A Biblioteca do Grémio Lusitano

A Biblioteca do Grémio Lusitano foi fundada em 1873, numa das salas do Grémio quando ele estava instalado na Rua Nova do Carmo, passando em 1880 para a sede actual, no Palácio Maçónico. Foi organizada por Henrique Jerónimo de Carvalho Prostes (1844 – 1890), jornalista e escritor, cônsul de Portugal no Sião e em Génova, onde morreu.
Como então informava o Boletim do Grande Oriente Lusitano Unido – Supremo Conselho da Maçonaria Portuguesa, «os irmãos estudiosos e aqueles que verdadeiramente se interessam pelos destinos desta instituição universal, poderão já ali encontrar um avultado número de subsídios para enriquecer o seu espírito» (nº 6, II Série, Setembro de 1873, p. 94).

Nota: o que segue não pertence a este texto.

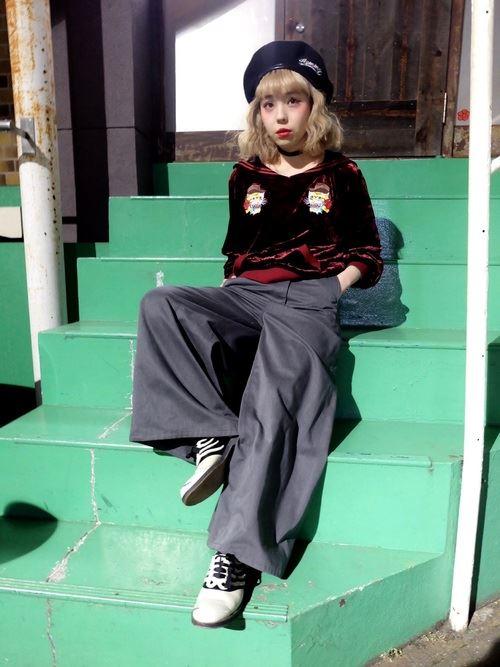 トレンドのベロアトップスをきれいめに着こなした女性のコーディネート画像7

Foi enriquecida ao longo do tempo – o próprio Boletim dava conta de muitas das publicações recebidas – mas também conheceu diversas vicissitudes, ao sabor da situação política. Os assaltos, pilhagens e destruições que o Palácio Maçónico sofreu durante o sidonismo e após o 28 de Maio de 1926, culminando com a proibição da Maçonaria, em 1935, a dissolução do Grémio Lusitano e a espoliação dos seus bens, afectaram-na dramaticamente, acabando por liquidá-la e por dispersar o seu espólio.

No entanto, depois do 25 de Abril de 1974 foi possível recuperar muitos dos livros que tinham sido confiscados e depositados no ministério das Finanças. Também se tem registado diversas doações e aquisições que muito a enriqueceram.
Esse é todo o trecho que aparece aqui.